I remember when I was younger (ok, when I was in my 30's, and still living with my mother) Mom used to laugh and laugh whenver she read an Erma Bombeck book, or saw Erma on a talk show. I remember thinking 'what the hell is she laughing about? Is her extreme corniness a latent DNA trait that will show up when I'm an old coot?'

The other day I was at the flea market and saw 'Aunt Erma's Cope Book' and I just had to find out if time had warped me sufficiently to enjoy Erma Bombeck. According to the back cover, 'Cope Book' spent 7 months onthe New York Times Best Seller List. Maybe it's my sense of humor that's off, I thought.

I think it was passages like this that vaulted Aunt Erma to best sellerdom:

The T-shirt craze had clearly gotten out of hand. In one day alone I encountered three propositions, four declarations, two obscene suggestions and a word so bad I stopped the car and threw a blanket over the girl's chest.
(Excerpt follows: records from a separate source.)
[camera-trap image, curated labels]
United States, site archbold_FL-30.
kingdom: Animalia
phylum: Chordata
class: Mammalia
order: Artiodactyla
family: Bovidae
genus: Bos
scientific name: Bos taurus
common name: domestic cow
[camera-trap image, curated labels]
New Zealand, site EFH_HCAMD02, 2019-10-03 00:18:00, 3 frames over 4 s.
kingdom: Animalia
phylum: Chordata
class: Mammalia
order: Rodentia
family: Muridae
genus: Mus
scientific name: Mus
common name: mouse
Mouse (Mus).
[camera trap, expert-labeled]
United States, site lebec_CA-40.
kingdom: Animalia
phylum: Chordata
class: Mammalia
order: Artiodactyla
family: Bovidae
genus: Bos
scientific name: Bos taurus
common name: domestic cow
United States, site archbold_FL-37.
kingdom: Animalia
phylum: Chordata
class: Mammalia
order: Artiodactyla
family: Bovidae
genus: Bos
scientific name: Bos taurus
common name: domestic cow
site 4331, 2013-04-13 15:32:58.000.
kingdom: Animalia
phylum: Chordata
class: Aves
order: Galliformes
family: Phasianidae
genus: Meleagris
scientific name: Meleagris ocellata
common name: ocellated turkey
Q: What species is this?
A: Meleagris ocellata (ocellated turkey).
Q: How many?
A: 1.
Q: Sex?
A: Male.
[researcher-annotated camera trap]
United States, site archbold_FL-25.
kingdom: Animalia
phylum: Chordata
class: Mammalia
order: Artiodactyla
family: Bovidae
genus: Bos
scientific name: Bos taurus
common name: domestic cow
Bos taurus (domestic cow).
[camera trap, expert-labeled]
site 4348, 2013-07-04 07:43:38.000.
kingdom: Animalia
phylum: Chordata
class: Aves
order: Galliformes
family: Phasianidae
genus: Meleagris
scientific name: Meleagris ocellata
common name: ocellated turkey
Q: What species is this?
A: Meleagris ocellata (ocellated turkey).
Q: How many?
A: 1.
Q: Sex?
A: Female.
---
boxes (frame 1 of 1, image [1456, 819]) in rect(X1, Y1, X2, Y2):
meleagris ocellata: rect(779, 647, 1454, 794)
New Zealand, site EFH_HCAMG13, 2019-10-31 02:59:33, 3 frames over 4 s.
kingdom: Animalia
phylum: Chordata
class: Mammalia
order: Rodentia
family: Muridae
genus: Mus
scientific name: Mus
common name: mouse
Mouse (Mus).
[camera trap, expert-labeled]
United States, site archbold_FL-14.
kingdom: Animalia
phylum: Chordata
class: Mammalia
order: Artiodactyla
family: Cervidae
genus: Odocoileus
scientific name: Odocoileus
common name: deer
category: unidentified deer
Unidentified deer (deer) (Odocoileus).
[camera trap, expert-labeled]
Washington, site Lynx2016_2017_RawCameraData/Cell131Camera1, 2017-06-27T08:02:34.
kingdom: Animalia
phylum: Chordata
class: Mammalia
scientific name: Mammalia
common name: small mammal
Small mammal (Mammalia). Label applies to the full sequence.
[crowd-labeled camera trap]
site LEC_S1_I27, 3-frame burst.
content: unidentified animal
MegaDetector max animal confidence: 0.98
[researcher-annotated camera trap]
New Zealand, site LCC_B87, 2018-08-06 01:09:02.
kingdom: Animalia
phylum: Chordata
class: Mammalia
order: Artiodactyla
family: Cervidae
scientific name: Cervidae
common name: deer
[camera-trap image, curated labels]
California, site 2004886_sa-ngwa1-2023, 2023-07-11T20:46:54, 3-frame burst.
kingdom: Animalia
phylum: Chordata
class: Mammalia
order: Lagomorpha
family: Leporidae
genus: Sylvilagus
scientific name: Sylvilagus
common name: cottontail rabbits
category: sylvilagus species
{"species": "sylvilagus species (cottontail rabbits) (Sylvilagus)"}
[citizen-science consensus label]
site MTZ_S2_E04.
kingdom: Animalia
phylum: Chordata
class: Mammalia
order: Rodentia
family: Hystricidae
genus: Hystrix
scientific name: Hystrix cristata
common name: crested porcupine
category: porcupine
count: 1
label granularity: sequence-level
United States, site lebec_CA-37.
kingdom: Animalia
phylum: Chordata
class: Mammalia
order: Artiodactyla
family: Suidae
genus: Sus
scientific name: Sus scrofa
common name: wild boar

Mother was with me one day when I stopped for a traffic light and a healthy blond with jeans so tight herhipbones lookedlike towel hooks crossed in front of the car. Tucked inside was a T-shirt that read in large, bold letters SPACE FOR RENT. We didn't say anything for a full minute. then Mother observed, "You can say what you want, but she certainly is well read."

[Please note that Mr Upstream spent a full hour and a half typing that passage in, as he was laughing so hard he had spasms] Oh, the things that Mr Upstream does for you.

Final verdict: One needs to be post-menopausal and stuck in 1979 to enjoy Aunt Erma. That gap between her front teeth is still adorable though.